Corporate governance refers to the accountability of the Board of Directors to all stakeholders of the corporation i.e. shareholders, employees, suppliers, customers, and society in general; towards giving the corporation a fair, efficient, and transparent administration
The board of directors and shareholders share a unique and complex relationship in which their rights, duties, and responsibilities differ despite sharing a common goal. It is crucial to understand nature for a multitude of reasons. Under corporate governance, all shareholders have to be treated equally and fairly. A stakeholder needs to know their rights and how can it be exercised to ensure equality and fairness. The board of directors refers to a group of individuals that are held responsible for culpability, fairness, diversity and transparency under corporate governance.
III. Scope and objective
Scope of this paper is as follow.
- Understand who are board of directors and stakeholders. Theirs rights, responsibilities, and differences.

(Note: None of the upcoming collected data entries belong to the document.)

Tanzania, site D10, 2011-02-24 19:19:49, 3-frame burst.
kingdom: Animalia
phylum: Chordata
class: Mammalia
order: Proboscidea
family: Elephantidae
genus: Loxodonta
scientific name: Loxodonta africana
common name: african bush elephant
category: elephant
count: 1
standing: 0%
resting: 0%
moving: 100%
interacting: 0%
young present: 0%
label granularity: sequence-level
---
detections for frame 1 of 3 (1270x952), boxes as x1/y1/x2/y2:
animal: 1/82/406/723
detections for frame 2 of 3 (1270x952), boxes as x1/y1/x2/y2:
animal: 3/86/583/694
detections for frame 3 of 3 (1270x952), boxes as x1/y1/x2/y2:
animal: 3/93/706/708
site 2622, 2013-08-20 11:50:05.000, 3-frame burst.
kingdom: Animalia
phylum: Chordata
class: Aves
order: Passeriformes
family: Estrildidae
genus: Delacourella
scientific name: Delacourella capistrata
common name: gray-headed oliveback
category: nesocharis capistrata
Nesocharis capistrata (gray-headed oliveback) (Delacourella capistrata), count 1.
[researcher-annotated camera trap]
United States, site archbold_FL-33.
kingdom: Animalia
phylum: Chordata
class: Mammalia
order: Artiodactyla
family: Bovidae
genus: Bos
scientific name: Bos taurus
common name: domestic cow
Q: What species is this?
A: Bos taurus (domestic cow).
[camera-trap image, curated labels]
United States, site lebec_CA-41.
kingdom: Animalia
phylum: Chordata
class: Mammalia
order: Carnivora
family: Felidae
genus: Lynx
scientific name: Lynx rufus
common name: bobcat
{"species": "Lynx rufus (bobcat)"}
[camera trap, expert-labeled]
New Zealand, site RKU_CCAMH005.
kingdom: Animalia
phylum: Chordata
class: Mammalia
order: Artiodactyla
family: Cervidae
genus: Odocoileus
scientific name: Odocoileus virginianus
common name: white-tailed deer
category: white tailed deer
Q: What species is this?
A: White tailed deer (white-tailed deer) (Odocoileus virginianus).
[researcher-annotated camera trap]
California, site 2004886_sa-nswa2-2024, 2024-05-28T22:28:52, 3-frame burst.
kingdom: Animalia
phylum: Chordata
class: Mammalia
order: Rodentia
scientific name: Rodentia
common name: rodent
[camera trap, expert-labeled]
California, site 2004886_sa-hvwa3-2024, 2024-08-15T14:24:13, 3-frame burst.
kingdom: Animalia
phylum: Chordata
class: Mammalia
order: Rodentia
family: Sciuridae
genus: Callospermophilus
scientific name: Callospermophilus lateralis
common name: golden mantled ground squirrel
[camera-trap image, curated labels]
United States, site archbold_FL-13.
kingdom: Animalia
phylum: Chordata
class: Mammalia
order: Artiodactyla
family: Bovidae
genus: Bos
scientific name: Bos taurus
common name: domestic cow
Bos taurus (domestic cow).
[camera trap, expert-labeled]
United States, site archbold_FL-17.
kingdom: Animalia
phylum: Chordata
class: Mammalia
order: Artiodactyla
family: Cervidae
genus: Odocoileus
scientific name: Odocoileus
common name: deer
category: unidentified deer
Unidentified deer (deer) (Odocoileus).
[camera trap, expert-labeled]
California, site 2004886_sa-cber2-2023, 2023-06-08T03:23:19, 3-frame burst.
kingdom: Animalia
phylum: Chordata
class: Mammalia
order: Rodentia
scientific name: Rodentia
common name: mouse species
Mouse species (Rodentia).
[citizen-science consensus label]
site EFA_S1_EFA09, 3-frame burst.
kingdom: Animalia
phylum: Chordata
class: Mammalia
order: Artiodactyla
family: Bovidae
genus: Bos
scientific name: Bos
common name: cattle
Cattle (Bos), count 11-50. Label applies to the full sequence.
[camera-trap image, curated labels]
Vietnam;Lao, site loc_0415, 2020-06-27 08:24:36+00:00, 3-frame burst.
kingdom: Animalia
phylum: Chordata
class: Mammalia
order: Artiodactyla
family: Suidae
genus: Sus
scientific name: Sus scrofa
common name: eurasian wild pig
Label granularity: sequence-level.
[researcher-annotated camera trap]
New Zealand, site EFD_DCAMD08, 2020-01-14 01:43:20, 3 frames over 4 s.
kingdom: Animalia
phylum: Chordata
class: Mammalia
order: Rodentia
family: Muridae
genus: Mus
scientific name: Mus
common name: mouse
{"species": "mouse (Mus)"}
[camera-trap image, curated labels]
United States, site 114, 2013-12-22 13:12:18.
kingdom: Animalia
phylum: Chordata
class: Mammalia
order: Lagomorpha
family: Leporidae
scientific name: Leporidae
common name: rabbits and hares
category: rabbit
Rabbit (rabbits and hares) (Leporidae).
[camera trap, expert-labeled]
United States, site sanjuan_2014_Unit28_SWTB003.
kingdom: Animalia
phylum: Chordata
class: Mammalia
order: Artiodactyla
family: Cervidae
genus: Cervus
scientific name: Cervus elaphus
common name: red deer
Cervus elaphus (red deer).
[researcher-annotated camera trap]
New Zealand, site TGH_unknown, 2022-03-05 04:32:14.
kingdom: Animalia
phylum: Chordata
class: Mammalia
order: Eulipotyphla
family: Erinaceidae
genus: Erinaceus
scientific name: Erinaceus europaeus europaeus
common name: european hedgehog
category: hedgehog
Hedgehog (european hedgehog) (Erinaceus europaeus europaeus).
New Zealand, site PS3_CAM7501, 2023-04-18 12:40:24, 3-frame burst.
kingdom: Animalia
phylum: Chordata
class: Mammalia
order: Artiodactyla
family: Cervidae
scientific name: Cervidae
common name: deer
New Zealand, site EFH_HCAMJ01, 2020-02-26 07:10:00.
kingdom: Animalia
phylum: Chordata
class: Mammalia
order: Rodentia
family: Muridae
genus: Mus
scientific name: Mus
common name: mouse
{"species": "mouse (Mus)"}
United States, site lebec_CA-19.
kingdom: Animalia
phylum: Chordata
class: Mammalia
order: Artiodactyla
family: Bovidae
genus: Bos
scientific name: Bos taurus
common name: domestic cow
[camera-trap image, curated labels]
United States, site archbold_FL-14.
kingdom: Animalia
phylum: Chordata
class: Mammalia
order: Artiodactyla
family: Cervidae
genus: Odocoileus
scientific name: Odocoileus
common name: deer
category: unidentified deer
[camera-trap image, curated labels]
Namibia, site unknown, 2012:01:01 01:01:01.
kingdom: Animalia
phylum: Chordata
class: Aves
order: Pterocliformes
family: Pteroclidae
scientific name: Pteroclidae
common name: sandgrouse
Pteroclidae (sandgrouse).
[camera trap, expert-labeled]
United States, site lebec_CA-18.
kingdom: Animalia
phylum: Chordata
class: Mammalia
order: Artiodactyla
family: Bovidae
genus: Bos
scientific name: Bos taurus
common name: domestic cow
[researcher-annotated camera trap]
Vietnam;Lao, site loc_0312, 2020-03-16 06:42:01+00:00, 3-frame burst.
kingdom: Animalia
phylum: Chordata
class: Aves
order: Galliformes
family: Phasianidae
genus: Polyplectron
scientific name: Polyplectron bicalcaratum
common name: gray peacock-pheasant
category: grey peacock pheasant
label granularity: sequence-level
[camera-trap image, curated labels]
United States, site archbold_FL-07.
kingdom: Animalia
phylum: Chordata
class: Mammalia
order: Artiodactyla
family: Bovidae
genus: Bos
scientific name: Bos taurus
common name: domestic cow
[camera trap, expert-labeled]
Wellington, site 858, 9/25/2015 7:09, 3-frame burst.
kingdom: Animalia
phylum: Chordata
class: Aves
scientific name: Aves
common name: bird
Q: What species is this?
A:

- Understanding the nature of their relationship.
- Overview of the Indian corporate governance framework and the companies act 2013.
- Different types of theories.
- Limitations and recommendations
- Analysis of the cases
IV. Who are board of directors?
As per Company Act 2013, section 2 subsection 10[2] Board of directors or board has been defined as a collective body about the company. A board is a governing body of either elected or appointed persons regularly meeting to set corporate management policies and oversee an organization’s activities. The pivotal case of Ferguson v. Wilson[3] determined that directors act as agents for a company. A company isn’t a real person and can work through its directors. This means the connection between a director and their company resembles that of a principal and agent. When a director signs for the company, the company bears responsibility, not the director.
In the Company Act, 2013 certain types of directors have been, mentioned along with their appointments, rights, and responsibilities. Though a maximum of 15 (fifteen) board of directors have been mentioned under the Company Act, 2013 which can be increased by an amendment and the minimum number is 2 for private companies and 3 for public companies[4].
A company’s articles of association and corporate bylaws shape the makeup and authority of the board. These bylaws can decide how many people sit on the board, the way board members get picked (like through a vote by shareholders at a yearly meeting), and how often the board gets together. The board meets on a set schedule. A board of directors holds several responsibilities in terms of corporate governance like
- The Fiduciary Duty: Board of Directors have one of their main obligations to act on behalf of the company and its owners. In other words, they are bound to what is called the fiduciary duty which obliges them to make decisions that enhance the shareholders’ wealth over time. That said, it does not mean that other stakeholders are disregarded or suffer during this process.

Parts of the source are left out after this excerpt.